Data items
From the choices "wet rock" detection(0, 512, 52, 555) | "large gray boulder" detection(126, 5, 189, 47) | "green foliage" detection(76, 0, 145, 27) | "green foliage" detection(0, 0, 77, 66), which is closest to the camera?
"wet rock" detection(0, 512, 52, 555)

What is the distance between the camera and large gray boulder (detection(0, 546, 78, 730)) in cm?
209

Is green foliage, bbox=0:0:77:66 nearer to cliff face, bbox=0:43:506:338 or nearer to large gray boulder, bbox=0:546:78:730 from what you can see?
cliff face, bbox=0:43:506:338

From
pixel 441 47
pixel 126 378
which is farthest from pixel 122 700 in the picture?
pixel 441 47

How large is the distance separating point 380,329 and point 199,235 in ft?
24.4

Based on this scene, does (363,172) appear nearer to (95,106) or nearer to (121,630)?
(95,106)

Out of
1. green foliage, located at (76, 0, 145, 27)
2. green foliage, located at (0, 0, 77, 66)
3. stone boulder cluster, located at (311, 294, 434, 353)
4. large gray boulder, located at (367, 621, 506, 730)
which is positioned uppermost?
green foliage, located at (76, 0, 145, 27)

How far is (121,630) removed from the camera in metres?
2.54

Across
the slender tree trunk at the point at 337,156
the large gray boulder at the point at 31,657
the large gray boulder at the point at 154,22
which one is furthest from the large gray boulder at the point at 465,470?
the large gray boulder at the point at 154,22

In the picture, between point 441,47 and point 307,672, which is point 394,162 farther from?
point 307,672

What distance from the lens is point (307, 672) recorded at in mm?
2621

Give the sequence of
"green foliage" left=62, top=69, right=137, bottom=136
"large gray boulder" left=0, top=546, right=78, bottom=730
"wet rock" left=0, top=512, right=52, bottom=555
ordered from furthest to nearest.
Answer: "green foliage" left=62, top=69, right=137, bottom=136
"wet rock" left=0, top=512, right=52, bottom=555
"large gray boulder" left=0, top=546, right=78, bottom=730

● Exercise objective
Repeat the records word for word, starting at the line containing "How far is (121,630)" and ending at the last line of the records.

● Exercise solution
How far is (121,630) removed from the camera in metres?
2.54

Across
the slender tree trunk at the point at 337,156
the large gray boulder at the point at 31,657
the large gray boulder at the point at 154,22
which one is furthest from the large gray boulder at the point at 465,470?
the large gray boulder at the point at 154,22

In the picture, between point 441,47 and point 307,672, which is point 394,162 farther from?
point 307,672

What distance from the lens is point (307, 672) recorded at in mm?
2621

Give the sequence of
"green foliage" left=62, top=69, right=137, bottom=136
"large gray boulder" left=0, top=546, right=78, bottom=730
"wet rock" left=0, top=512, right=52, bottom=555
ordered from furthest to nearest.
Answer: "green foliage" left=62, top=69, right=137, bottom=136
"wet rock" left=0, top=512, right=52, bottom=555
"large gray boulder" left=0, top=546, right=78, bottom=730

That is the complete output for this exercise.